So helpful to have this insight and to know names and treatments. I can’t tell you haw lucky I feel to have opened this up and seen all the lovely responses. You are very kind. I will keep you posted. He wants me to have two weeks off. So we’ll see. I think I’ve pretty well made my mind up to go for the Capecitabine. Fingers crossed it does some good things like it has for some of you.
hi Tim tam- I was sad to read your post.. so sorry your daughter is so consumed by so many problems in her life… I am going to be like the others and tell you that capecitibinr was a wonder drug for me… can be great for you too. I would try it.. but don’t let them put you on a big dose… I was on it for 18 months and felt well except for my feet which felt fine if I didn’t walk too much… very blistery if I walked any distance… so I needed a wheel chair in airports etc.. which I hated but small price to pay to keep getting back to Nz… I am in Nz now.. also having a pretty tough time of it.. you inspired me to write another post soon. I know everyone will want to support you and encourage you.. you have been one of my first memorable friend over here when I joined up and I am sad you are having a rough time.. it could be stopping the Piqray or just a nasty flu bug making your bones hurt. Both are lousy…but if flu then you will feel better soon!
Miss Buckets of love and kindness. Thank you again for your response. I’ve actually been worried about you.
I hope I see a post from you so thiat I know where you’re at. But I”m glad you’re in your beloved NZ. I have my bestie here tight now, She’s from Auckland. And she’s my rock. She’s mostly here when others can’t be and I feel so lucky to have her. Where are you at present miss betty buckets? My friend want sot know where you’re from.
I love NZ so much. It’s really the most beautiful place, with an undercurrent of really lovely original peoples. They know how to do it over there.
Oxycodone on top of all my others pain killers seems to be working. But also this lovely heat blanket that I have really helps with the pain. Do you have pain? I use this UTK Far Infrared blanket with Jade beads in it. It’s a bit of a miracle thing when I’m in pain like this. My pain feels like i’m being eaten alive from the inside bey rats. Really like a gnawing feel in my spine, that makes me feel like I”M empty and have now support in there! Not good!
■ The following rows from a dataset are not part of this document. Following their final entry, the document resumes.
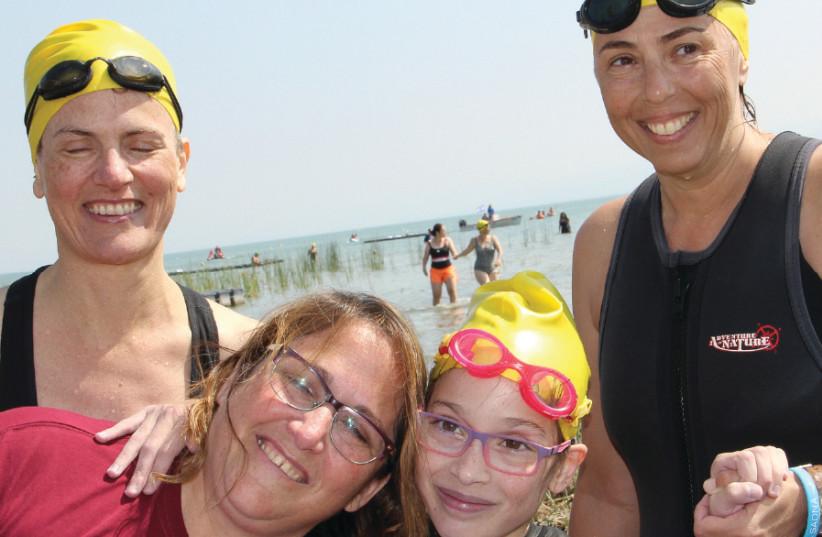 Participants at the Swim4Sadna (photo credit: LAURA BEN-DAVID)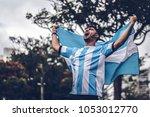 argentinian fan celebrating... | Shutterstock . vector #1053012770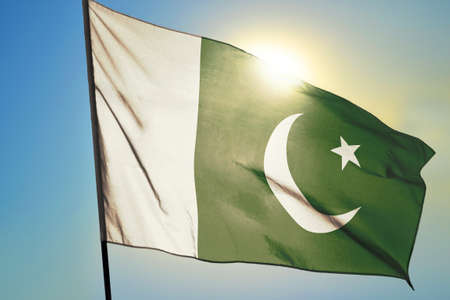 Pakistan flag waving on the wind in front of sun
Sending love to you over the big ocean Miss Betty. XXXXXX
I'm not in a place on my journey to give any specific advise, but please consider the thoughtful comments made by others. I am not nearly as symptomatic as many have been, but we all have dark days (with good reason). I found the other comments to be very encouraging and hope you do as well.
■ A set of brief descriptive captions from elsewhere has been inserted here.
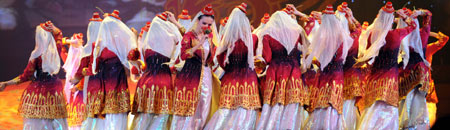 Dancers perform during the closure of the first China Xinjiang International Folk Dance Festival in Urumqi, capital of northwest China's Xinjiang Uygur Autonomous Region, June 18, 2008. The 10-day festival attracted dancers and terpsichoreans from both China and other countries including Russia, Egypt, Mexico, Greece, India and the Democratic People's Republic of Korea.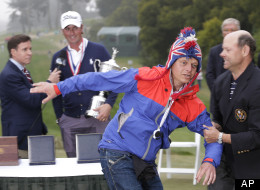 A fans runs in front of Webb Simpson as he is interviewed after the U.S. Open Championship golf tournament Sunday, June 17, 2012, at The Olympic Club in San Francisco.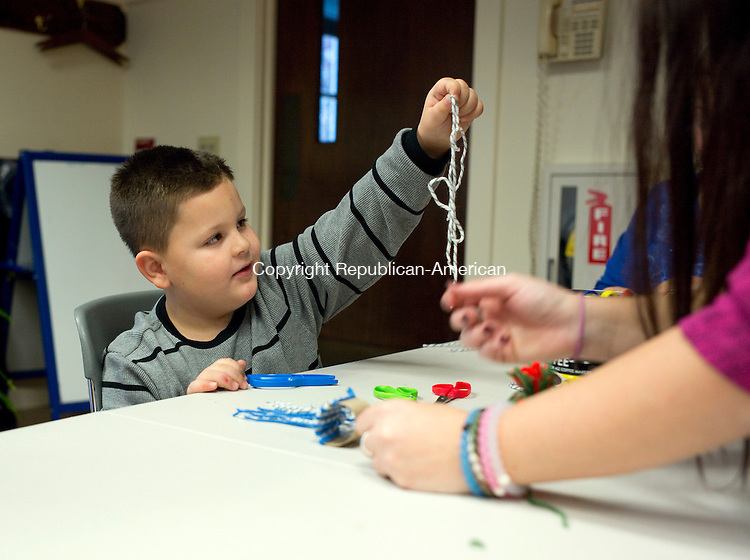 Prospect, CT- 30 November 2015-113015CM02-  Jason Myftari, 5 of Prospect makes a holiday craft with Alessandra Petrine, assistant director at the Prospect library at the library in Prospect on Monday.  The library held the workshop, which focused on making winter hats.  For upcoming events, log onto the web and go to  www.prospectct.com/library.      Christopher Massa Republican-American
So sorry to hear of your troubles but please don't give up hope. It sounds like you've got some sort of virus on top of everything else....just what you could do without!! Take some time to get over that before making such a daunting decision about your treatments....sorry I can't be of any help about offering you any feed back on your choice of next meds...but I know from others that there really are many options and these have often given surprisingly good results. I'm not sure if it's an option but you could also possibly look to get a 2nd opinion or switch oncologist?
In my clinic the oncologists all meet up to discuss med changes of patients to brainstorm and make a group effort to give the best option from their joint knowledge....which also helps to make patients feel considered and more assured that the next treatment has a shot of working. It's so scary to change the thing that's potentially keeping us alive!!! But the next one could be great!!! Everyone reacts differently as you well know so even if you've heard some people having negative reactions and side effects...it doesn't necessarily mean that you'll be affected that way yourself.
Sending you a big hug and some positive energy❤️.
Take care my friend! Wishing you all the best, I believe you have the strength and determination to do this!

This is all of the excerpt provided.